Here I am once again to talk about my last readings. This has been one of the few times that I’ve truly enjoyed everything I read.
Tender is the Night
Scott Fitzgerald and I met again with Tender is the Night (I’ve read The Great Gatsby). It’s the story of charming, intelligent psychoanalyst Dick Diver and his not-so-mentally-stable wife/ex-patient Nicole. As the book develops, the reader is able to see the truth behind what seems to be a perfect couple in a marriage full of disappointment and grudges.
This novel is a piece of Fitzgerald himself, since he put down on paper the struggles of his own marriage, his alcoholism and his wife’s mental illness.
A book recommended for everyone who enjoys a good classic.
The Club Dumas
This book by Arturo Pérez-Reverte came to my bookshelf because of the book The Night Frankenstein read Don Quixote, which I commented on an earlier post.
Lucas Corso is a “book mercenary”. His job is to find antique books and sell them to the highest bidder, sometimes leaving morals aside. He gets two different assignments: prove if an old Dumas manuscript is original and find the only three existent copies of The Book of the Nine Doors in Kingdom of Shadow, an old book burned during the Inquisition along with its author and supposedly a manual to summon the devil. Soon, Corso finds himself in the middle of a race against time, as there are other dangerous parties interested.
Recommended for fans of mystery novels, thrillers and the story behind literature.

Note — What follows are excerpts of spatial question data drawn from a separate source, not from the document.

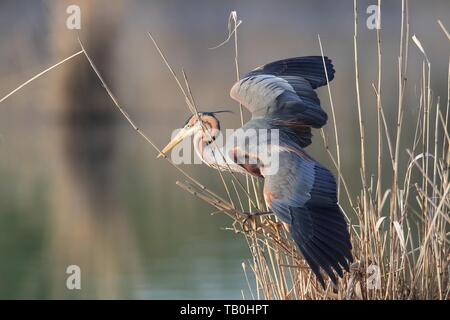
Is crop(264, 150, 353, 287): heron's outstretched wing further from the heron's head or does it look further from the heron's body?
the heron's head

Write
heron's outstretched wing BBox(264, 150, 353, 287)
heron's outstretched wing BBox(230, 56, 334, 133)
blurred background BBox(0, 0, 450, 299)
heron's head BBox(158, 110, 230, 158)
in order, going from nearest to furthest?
heron's outstretched wing BBox(264, 150, 353, 287), heron's outstretched wing BBox(230, 56, 334, 133), heron's head BBox(158, 110, 230, 158), blurred background BBox(0, 0, 450, 299)

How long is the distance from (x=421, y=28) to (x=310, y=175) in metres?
11.7

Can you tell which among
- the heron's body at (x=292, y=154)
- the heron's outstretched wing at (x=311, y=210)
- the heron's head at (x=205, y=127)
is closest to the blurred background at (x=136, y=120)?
the heron's head at (x=205, y=127)

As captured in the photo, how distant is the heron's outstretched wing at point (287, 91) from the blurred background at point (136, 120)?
274 cm

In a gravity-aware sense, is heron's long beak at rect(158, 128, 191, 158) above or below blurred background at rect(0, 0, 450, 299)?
below

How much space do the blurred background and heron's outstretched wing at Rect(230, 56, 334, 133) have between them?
2745 millimetres

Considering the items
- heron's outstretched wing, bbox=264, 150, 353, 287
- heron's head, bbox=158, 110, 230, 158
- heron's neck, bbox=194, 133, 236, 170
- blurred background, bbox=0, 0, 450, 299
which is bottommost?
heron's outstretched wing, bbox=264, 150, 353, 287

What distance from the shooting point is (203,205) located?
947cm

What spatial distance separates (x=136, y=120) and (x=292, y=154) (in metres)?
8.67

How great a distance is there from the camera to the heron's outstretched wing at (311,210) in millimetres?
3508

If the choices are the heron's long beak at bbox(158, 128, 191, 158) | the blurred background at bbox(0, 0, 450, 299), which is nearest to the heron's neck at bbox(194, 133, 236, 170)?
the heron's long beak at bbox(158, 128, 191, 158)

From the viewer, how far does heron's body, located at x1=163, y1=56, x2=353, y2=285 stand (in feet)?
11.6

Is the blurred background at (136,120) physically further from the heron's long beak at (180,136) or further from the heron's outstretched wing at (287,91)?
the heron's outstretched wing at (287,91)
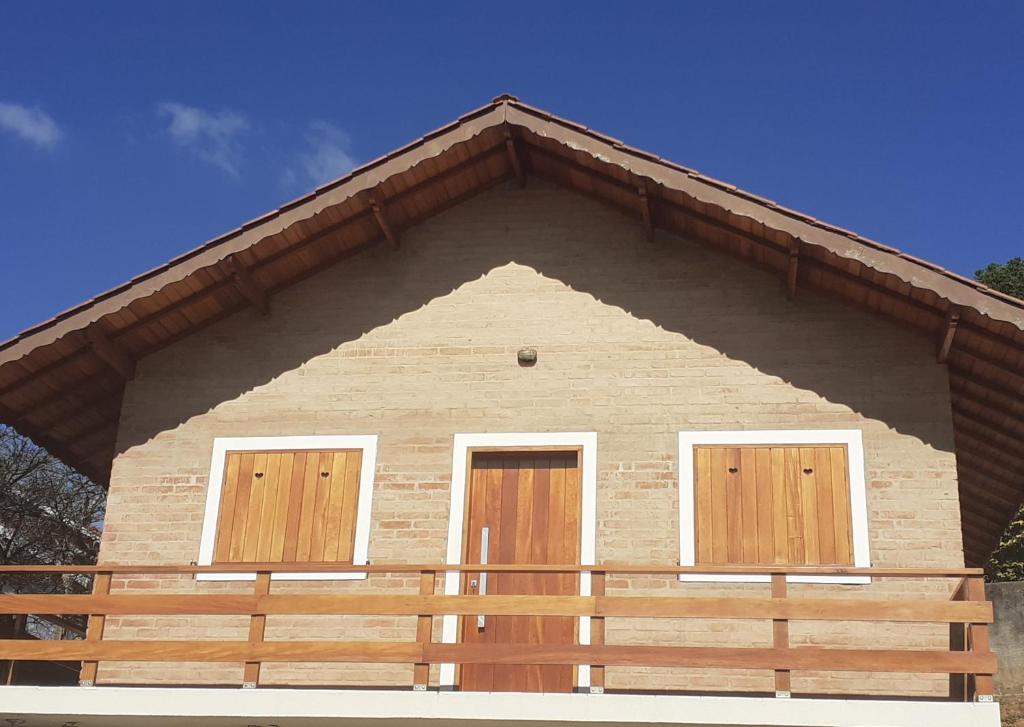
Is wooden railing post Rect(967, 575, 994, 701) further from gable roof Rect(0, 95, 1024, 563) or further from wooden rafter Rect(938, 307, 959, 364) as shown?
wooden rafter Rect(938, 307, 959, 364)

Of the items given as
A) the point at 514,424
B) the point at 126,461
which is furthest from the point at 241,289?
the point at 514,424

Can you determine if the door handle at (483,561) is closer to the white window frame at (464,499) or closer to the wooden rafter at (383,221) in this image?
the white window frame at (464,499)

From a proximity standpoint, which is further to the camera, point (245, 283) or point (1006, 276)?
point (1006, 276)

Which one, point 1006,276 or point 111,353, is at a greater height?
point 1006,276

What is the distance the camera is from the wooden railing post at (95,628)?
11.6 meters

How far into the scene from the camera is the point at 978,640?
10.2 meters

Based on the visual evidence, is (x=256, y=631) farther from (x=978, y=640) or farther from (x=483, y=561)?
(x=978, y=640)

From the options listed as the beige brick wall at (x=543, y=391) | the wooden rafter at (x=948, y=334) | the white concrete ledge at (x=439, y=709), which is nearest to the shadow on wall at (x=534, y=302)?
the beige brick wall at (x=543, y=391)

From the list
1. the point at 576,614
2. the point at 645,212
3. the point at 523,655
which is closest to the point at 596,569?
the point at 576,614

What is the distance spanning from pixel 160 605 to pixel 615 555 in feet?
13.6

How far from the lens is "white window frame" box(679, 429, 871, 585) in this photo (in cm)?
1197

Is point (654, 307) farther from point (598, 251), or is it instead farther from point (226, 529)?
point (226, 529)

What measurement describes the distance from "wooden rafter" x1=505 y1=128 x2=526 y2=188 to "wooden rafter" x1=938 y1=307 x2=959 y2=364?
183 inches

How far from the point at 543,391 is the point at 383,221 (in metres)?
2.46
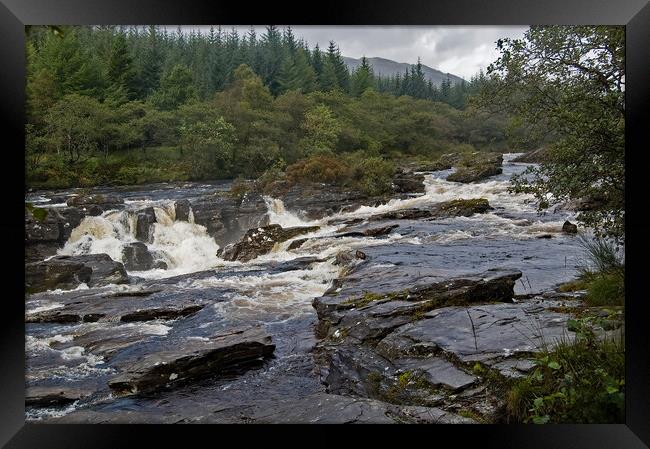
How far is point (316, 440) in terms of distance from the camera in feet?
11.0

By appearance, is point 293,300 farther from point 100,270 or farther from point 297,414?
point 100,270

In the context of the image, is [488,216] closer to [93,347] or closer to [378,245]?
[378,245]

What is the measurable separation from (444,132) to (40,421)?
3.27 m

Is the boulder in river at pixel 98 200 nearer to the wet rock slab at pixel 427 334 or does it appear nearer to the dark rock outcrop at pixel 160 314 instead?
the dark rock outcrop at pixel 160 314

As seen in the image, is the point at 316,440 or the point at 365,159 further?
the point at 365,159

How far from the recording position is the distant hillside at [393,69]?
3789mm

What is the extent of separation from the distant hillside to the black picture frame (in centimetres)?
51

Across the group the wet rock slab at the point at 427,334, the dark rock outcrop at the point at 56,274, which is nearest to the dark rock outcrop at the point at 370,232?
the wet rock slab at the point at 427,334

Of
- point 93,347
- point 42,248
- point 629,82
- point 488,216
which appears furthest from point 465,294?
point 42,248

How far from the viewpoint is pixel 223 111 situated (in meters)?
3.90

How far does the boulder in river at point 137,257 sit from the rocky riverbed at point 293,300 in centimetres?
1

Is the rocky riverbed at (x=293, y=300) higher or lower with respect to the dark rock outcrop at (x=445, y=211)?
lower
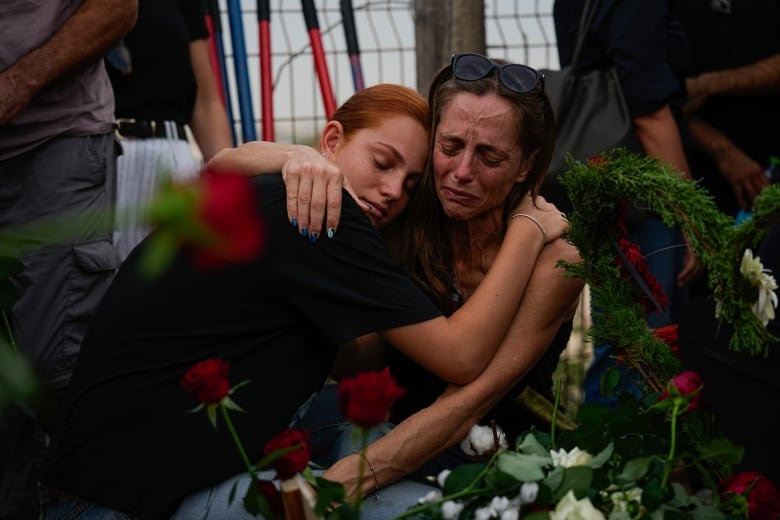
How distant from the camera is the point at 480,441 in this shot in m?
1.95

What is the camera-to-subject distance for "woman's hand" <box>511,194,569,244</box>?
2.00 meters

The First World War told for Sceptics
I’m not sure there’s an English copy of the next book, but if you want to give it a try in Spanish, you won’t regret it.

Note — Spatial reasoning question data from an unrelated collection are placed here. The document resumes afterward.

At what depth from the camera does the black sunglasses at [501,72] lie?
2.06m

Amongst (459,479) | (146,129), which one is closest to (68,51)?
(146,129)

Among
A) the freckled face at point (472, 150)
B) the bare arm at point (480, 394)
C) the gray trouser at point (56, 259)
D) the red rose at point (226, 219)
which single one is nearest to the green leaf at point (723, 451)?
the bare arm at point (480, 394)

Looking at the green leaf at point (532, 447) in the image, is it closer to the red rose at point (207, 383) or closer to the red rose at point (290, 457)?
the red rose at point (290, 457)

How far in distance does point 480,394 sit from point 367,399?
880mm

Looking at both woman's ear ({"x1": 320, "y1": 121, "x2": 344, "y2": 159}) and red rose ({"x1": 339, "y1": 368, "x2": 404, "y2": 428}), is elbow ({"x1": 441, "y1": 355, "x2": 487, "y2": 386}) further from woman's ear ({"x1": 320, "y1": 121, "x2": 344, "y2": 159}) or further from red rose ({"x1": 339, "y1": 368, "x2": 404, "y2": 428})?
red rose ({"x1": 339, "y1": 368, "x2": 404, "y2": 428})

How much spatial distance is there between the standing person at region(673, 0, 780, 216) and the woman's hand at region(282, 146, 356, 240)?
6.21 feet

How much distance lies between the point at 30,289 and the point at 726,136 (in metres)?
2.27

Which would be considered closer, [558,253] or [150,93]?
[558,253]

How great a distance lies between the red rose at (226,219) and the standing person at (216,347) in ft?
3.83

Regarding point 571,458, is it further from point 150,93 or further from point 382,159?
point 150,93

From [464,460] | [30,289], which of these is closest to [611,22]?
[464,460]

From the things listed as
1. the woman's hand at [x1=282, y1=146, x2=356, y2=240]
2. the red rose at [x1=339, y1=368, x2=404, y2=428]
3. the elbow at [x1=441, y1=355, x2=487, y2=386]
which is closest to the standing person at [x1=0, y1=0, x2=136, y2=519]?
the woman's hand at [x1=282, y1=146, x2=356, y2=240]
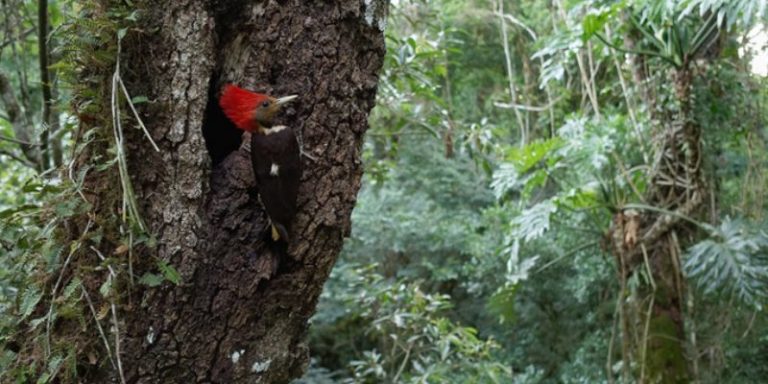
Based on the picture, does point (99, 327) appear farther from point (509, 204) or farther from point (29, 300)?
point (509, 204)

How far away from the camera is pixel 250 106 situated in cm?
136

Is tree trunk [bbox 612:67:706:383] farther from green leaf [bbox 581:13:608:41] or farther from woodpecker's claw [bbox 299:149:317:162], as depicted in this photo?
woodpecker's claw [bbox 299:149:317:162]

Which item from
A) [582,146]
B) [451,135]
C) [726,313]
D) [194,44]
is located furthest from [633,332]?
[194,44]

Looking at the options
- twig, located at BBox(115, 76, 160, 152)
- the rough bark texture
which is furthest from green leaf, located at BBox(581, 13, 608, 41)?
twig, located at BBox(115, 76, 160, 152)

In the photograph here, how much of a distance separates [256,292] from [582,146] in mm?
2602

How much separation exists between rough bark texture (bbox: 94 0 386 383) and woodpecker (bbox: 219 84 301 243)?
41 millimetres

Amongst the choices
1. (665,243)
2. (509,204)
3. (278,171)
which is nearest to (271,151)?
(278,171)

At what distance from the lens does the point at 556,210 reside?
12.2 feet

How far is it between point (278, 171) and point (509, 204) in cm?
361

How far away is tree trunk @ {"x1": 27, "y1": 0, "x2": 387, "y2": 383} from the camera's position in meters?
1.29

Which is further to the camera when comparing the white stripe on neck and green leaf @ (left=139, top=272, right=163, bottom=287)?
the white stripe on neck

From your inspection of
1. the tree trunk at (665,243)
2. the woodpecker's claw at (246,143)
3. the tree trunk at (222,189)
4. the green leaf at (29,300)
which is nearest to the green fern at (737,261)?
the tree trunk at (665,243)

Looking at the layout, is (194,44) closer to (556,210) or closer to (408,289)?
(408,289)

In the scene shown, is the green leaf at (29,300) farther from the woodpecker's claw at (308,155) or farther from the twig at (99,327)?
the woodpecker's claw at (308,155)
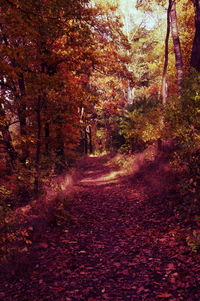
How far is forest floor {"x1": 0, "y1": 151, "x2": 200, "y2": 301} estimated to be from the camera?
12.5ft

History told from another perspective; full of footnotes, fun facts and witty comments about the Great War. This is definitely worth reading.
The Old Man and the Sea
Ernest Hemingway arrived to my bookshelf with The Old Man and the Sea. All it took was an old man, a big fish and a sweet boy to make me fall in love with this story.
Hemingway said once, “my aim is to put down on paper what I see and what I feel in the best and simplest way”. That sums up this tale; he took an ordinary story and made it extraordinary in less than a hundred pages. I should probably mention that this book also earned him the Nobel Prize in Literature.
Recommended for anyone who loves a beautiful, yet simple story.